I like to think about it in running terms. Hustle culture would have you believe that you can sprint forever. But that isn't possible. At some point, your legs are simply going to give out and hurl you face-first into the ground. Intentional hustle, on the other hand, is like doing a 100-yard dash a few times. You have a goal, you meet it, and then you have a bit of time to rest and reset. The important thing here: it's sustainable.
If you are working too much, not only are you not spending enough time with friends and family, but you are also robbing yourself of opportunities to take on projects that will benefit your career in the long run. Burnout is real and so is your body's need for sleep and self-care.
Sleep is a magical thing. A study done in 2018 by the American Academy of Sleep Medicine found those who reported getting 5 to 6 hours experienced 19 percent more productivity loss, and those who got less than 5 hours of sleep experienced 29 percent more productivity loss when compared with those who regularly got 7 to 8 hours of sleep.
To see the full results of the study click here.
Discover Your Flow
You'll notice that there are different levels of stress and flow in your work and life. It's not about finding a perfect balance between the two, but rather finding the sweet spot for you. You need to understand what makes you flourish and what drains you, so you can plan your days and projects and accordingly.
Planning well and taking notice of what you enjoy will allow you to steer your free time and career towards projects and learnings that light you up. Hustle on things that make you happy. It is harder to burn out doing things that you truly enjoy.
When you work too hard, you miss out on the nuances of the world that matter the most to you. You can see a beautiful sunset and not even notice it if you're racing to get done with a project at work.
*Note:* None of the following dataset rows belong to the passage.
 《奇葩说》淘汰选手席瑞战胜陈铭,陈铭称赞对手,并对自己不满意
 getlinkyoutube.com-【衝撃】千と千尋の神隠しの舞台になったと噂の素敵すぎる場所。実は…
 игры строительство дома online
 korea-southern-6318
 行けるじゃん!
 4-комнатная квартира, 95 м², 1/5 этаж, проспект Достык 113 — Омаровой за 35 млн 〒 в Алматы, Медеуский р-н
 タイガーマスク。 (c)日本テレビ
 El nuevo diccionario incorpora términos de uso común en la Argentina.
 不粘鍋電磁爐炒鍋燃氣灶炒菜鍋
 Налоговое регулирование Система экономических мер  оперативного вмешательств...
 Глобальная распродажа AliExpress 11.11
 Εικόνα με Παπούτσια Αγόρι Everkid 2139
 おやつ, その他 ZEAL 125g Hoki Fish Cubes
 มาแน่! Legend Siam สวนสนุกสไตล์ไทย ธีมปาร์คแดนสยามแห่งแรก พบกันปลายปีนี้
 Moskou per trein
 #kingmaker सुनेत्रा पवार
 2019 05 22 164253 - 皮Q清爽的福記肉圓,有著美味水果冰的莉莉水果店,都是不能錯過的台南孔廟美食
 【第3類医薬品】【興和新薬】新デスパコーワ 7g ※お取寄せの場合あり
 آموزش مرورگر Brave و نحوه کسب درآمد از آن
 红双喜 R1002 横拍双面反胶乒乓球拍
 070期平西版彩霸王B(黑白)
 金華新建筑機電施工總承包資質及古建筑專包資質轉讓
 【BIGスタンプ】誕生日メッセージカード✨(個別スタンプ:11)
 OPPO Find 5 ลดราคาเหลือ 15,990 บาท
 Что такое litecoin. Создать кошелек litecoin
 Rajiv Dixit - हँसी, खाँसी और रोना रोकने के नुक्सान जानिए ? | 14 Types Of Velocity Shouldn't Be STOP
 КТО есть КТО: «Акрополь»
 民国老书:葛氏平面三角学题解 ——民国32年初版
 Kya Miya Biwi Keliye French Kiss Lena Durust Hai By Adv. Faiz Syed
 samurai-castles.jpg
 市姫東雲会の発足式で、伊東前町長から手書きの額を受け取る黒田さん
Conversely, when you stop working so hard, you have time to enjoy life's little pleasures, recharge, and be present for the people in your life.
There are so many awe-inspiring things and people out in the world, but you have to look up from your screen to see it all. As a creative, I know without a doubt that my work gets stronger when I take the time to meander and explore the world around me.
Being intentional with how you choose to hustle is the key. A strong work ethic is incredibly valuable, but the idea of ambition as a lifestyle, not so much.